Direction 1 -
Copy out the Exchequer Company history word for word, from start to finish.

Text passage -
────────────────────────────────────────

History[edit | edit source]

In October 1864:

The Exchequer Company, Springdallah, is reorganising with a stated capital of £12,000 in 2000 shares of £6 each. Mr James Buchanan is the legal manager.[2]

In November 1864, the company was taken to court as it was asserted that the area of their claim was larger than they were entitled to:

Cawley v Buchanan, manager of the Exchequer Gold Mining Company-An application to be put in possession of certain ground said to be held in excess. Mr Walsh appeared for complainant and Messrs Trench and M'Dermott for defendant, instructed by Mr Stedman. The case was postponed from last week for the purpose of hearing it be fore assessors. Four had been summoned and were objected to. It was an hour before any were elected and the case, gone on with.

────────────────────────────────────────

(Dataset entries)
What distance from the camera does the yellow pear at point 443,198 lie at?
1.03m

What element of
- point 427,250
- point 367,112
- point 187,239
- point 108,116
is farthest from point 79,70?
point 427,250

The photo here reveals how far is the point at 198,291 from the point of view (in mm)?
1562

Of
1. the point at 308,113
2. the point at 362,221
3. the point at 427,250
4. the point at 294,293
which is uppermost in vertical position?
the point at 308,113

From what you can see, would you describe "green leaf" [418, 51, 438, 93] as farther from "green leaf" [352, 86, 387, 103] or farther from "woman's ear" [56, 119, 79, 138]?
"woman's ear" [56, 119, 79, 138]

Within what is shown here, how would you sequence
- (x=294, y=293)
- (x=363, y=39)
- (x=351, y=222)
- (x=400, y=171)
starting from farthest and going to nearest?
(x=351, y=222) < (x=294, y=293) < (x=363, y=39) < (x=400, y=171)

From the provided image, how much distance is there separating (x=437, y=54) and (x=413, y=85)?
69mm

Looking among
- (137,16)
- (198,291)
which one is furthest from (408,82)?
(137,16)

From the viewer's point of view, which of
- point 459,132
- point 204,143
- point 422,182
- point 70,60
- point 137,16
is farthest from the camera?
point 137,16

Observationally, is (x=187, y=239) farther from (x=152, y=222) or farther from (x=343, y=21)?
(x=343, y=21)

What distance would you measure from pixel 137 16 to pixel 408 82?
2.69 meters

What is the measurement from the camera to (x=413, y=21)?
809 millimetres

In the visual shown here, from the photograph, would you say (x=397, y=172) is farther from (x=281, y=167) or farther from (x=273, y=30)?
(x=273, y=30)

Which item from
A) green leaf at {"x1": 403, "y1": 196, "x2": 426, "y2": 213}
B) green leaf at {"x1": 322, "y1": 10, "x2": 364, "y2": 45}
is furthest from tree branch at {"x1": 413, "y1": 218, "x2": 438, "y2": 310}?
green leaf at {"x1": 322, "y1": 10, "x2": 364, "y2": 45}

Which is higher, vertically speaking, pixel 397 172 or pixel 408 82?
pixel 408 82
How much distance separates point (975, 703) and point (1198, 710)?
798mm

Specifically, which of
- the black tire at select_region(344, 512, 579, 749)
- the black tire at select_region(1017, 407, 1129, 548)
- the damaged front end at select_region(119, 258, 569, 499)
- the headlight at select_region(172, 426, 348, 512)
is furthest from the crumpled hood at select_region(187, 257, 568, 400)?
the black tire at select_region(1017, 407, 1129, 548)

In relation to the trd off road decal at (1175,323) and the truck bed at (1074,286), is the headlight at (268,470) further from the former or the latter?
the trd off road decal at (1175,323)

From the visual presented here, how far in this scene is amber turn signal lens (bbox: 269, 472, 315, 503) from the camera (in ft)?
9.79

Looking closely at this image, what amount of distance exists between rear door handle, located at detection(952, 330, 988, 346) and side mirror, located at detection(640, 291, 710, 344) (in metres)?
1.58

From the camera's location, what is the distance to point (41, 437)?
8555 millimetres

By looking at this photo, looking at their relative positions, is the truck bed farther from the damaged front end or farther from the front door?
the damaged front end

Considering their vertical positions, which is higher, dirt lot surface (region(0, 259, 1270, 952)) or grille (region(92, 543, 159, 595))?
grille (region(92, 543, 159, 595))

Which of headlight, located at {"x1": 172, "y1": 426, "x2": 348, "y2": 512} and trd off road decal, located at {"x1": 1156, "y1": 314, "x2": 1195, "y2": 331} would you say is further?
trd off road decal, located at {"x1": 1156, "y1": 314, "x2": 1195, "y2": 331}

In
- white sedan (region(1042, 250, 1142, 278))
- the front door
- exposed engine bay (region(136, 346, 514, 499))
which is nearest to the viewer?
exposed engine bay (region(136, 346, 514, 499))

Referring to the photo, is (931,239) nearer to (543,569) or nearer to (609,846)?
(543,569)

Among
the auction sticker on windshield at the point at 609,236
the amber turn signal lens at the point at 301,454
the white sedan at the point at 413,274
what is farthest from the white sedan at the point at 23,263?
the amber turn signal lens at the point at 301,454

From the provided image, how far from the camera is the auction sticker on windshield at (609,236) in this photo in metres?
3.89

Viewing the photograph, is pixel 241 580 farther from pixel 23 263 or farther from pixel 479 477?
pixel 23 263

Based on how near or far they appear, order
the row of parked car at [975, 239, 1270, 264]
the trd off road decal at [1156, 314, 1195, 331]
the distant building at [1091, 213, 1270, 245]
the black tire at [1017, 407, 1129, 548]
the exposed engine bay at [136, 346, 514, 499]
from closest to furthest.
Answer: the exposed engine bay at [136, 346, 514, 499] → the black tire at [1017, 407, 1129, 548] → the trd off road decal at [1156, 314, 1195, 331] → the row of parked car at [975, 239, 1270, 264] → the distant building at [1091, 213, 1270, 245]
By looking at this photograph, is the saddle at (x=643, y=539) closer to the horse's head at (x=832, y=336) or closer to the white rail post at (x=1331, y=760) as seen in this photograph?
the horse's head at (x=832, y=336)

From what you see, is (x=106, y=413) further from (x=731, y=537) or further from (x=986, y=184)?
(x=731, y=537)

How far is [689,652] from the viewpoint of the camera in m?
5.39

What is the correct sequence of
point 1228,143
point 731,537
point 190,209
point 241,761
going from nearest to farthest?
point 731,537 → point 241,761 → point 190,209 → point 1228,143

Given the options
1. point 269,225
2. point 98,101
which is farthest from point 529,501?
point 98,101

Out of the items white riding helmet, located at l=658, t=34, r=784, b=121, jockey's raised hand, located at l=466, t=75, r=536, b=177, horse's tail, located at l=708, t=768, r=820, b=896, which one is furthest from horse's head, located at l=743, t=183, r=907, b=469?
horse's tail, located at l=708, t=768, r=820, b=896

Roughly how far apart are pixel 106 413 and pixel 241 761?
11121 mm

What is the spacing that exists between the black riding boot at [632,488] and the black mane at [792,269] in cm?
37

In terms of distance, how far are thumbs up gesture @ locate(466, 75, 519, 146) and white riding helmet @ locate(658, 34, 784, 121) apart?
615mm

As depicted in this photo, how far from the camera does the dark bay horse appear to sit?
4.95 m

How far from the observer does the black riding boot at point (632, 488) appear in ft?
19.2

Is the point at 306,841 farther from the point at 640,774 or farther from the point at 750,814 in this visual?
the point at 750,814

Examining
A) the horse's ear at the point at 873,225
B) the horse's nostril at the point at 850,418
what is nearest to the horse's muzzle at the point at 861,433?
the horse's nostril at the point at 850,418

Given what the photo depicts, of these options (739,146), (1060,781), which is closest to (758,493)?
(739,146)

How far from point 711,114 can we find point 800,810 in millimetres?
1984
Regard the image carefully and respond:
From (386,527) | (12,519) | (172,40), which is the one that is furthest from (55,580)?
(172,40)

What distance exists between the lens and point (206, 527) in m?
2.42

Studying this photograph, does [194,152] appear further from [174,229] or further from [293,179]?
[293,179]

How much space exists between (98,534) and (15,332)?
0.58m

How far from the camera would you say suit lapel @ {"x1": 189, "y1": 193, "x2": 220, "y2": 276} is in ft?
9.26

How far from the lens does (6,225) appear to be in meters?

────────────────────────────────────────

Direction 2 -
Count how many lines of the dataset entries contain the string "their", treating uppercase and lowercase as different. Reply with only the number.

Worked solution 1 -
History[edit | edit source]

In October 1864:

The Exchequer Company, Springdallah, is reorganising with a stated capital of £12,000 in 2000 shares of £6 each. Mr James Buchanan is the legal manager.[2]

In November 1864, the company was taken to court as it was asserted that the area of their claim was larger than they were entitled to:

Cawley v Buchanan, manager of the Exchequer Gold Mining Company-An application to be put in possession of certain ground said to be held in excess. Mr Walsh appeared for complainant and Messrs Trench and M'Dermott for defendant, instructed by Mr Stedman. The case was postponed from last week for the purpose of hearing it be fore assessors. Four had been summoned and were objected to. It was an hour before any were elected and the case, gone on with.

Worked solution 2 -
2